So let's try to do that by the numbers and see what Robert is expected to become based on the actual value of these 13 players, using total career Wins Above Replacement as calculated by Fangraphs.com. This means that Robert isn't even given the full career values of those still peaking like Acuna (9.3 WAR), Judge (17.8) or Betts (37.2), and the inclusion of Jackson (7.7) for his generational athleticism brings the number down in large part because of his injury. So it is an extremely conservative estimation, one that doesn't use reasonable projections for the active players and instead accounts for them as if they stopped playing today.

But this still averages out with Robert being a 54.2-win player, on the cusp of the Hall of Fame. He's dead even with recent enshrinee Ted Simmons, ahead of Gabby Hartnett and less than half a win away from Vladimir Guerrero.

Heady stuff for a player who has yet to see a big league pitch in a meaningful game. I can't remember this kind of breathless anticipation for a homegrown Chicago player on either side of town no matter which name you want to throw out there --  Frank Thomas, Corey Patterson, Robin Ventura, Kris Bryant or Javy Baez. This is a phenomenon in its own right, fueled by several factors.

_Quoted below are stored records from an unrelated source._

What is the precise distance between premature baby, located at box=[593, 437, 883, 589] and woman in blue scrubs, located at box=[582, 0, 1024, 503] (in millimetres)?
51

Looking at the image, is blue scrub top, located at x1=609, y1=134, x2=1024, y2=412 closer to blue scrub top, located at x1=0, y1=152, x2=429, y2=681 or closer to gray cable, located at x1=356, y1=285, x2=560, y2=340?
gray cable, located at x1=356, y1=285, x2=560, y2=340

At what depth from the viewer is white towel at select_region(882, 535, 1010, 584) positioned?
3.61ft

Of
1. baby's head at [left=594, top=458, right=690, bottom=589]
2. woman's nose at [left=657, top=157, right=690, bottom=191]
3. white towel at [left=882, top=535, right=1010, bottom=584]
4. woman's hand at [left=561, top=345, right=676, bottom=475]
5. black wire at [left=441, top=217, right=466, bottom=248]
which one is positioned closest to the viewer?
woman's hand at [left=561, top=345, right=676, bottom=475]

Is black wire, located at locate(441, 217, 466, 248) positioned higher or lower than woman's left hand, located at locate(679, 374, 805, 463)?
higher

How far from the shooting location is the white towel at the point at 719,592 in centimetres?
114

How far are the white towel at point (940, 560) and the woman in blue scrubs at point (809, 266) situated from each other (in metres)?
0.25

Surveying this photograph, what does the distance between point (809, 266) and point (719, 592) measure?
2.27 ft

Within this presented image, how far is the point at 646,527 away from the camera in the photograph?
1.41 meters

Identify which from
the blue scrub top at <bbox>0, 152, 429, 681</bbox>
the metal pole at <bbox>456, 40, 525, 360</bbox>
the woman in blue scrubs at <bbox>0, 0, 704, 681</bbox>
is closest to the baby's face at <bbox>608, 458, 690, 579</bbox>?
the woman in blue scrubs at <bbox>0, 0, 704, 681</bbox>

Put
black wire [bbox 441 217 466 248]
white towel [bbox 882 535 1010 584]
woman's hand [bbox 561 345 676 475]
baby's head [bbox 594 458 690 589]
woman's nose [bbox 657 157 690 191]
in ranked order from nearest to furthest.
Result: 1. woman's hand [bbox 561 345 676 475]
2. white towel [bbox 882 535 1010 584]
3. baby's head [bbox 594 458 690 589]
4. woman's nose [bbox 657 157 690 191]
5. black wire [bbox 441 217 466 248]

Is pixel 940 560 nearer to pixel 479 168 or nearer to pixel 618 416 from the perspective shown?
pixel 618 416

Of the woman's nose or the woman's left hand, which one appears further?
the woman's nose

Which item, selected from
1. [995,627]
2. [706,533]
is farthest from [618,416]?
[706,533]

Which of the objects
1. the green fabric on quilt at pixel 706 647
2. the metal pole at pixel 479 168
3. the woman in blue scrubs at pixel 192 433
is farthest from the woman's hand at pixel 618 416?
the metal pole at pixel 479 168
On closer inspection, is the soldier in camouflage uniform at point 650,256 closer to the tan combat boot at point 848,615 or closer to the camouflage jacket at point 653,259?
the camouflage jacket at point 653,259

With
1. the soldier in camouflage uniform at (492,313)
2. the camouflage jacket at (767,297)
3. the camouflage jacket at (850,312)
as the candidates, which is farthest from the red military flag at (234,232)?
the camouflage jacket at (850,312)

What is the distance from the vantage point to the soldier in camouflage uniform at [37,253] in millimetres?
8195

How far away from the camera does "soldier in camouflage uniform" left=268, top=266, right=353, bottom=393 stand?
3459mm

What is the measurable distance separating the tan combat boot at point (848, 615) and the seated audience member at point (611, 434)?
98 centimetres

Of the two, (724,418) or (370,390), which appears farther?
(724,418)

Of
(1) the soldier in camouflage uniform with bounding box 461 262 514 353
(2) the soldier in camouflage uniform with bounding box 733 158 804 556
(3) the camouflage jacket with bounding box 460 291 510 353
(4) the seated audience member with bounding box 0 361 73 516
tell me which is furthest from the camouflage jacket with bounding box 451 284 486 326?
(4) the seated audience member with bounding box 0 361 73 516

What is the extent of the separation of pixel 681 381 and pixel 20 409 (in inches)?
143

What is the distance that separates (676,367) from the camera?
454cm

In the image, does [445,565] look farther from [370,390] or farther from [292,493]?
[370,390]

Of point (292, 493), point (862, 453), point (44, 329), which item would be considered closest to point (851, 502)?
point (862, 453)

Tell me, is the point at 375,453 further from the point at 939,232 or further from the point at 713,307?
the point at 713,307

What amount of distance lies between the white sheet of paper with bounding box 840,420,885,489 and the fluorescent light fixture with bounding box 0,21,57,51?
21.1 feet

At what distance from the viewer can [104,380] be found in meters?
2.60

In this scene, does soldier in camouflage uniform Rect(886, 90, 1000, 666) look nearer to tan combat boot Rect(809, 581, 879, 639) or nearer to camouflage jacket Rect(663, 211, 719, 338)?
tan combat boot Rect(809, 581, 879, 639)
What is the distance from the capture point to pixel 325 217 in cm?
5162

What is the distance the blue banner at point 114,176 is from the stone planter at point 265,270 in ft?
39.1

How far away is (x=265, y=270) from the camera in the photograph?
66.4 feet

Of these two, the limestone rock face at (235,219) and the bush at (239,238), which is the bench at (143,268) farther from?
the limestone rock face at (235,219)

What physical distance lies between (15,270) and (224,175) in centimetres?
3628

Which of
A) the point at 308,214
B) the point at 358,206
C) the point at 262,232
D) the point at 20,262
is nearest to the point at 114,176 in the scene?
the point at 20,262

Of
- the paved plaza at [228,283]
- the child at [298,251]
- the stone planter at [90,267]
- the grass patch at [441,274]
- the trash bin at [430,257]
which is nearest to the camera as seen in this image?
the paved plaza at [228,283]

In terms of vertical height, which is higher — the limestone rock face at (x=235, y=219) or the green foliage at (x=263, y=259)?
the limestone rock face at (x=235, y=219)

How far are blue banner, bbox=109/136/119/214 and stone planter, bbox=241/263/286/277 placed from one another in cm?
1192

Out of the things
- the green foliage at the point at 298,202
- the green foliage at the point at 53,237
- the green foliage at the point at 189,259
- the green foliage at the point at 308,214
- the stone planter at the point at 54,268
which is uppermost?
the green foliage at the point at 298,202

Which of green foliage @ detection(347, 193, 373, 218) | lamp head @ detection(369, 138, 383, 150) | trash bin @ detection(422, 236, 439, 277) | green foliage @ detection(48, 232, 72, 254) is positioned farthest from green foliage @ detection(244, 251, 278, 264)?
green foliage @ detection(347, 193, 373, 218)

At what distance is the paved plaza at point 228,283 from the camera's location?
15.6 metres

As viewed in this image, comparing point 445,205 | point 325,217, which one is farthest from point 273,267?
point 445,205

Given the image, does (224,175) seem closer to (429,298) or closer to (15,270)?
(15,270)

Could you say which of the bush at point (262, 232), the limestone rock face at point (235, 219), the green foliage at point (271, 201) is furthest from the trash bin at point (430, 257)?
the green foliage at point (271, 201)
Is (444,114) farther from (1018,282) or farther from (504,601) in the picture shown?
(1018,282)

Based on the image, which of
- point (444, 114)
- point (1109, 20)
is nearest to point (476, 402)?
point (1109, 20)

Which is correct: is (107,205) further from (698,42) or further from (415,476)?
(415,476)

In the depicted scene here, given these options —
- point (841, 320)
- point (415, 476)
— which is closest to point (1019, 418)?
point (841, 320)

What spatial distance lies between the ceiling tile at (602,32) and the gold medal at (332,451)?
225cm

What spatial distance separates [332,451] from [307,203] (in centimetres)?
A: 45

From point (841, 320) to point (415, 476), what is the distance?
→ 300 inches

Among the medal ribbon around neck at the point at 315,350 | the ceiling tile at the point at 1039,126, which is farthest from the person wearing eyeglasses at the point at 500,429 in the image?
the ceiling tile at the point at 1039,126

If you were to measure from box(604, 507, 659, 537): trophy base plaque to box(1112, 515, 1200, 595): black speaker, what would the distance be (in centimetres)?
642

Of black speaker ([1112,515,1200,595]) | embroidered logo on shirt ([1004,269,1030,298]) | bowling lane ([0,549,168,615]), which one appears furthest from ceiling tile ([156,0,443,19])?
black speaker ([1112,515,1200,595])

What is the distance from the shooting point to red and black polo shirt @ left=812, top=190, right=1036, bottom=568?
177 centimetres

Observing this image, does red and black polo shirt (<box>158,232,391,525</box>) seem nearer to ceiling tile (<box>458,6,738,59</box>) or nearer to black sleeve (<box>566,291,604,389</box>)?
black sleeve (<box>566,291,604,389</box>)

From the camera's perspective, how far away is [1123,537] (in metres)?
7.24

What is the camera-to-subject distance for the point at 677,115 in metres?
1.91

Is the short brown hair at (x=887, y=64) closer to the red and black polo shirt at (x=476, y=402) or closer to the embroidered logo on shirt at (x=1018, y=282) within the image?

First is that body. The man cuts the idealized figure of a marble statue both in uniform and his often preferred state of complete or partial shirtlessness. There's one comp provided that I left out from the statistical analysis for obvious reasons but must be mentioned here, and that's "Under Armour mannequin." It's not wrong.

Second is his minor league performance, which has only catalyzed the excitement. Last year saw Robert race up the organizational ladder by slashing .453/.512/.920 at high-A, .314/.362/.518 in Double-A and .297/.341/.634 at Triple-A, all while showing off elite speed and quickness from his 6-foot-3, 185-pound frame in the outfield and on the basepaths. It doesn't take the finely trained eye of a veteran scout or a deep dive into advanced metrics to appreciate potential greatness when it glares like this.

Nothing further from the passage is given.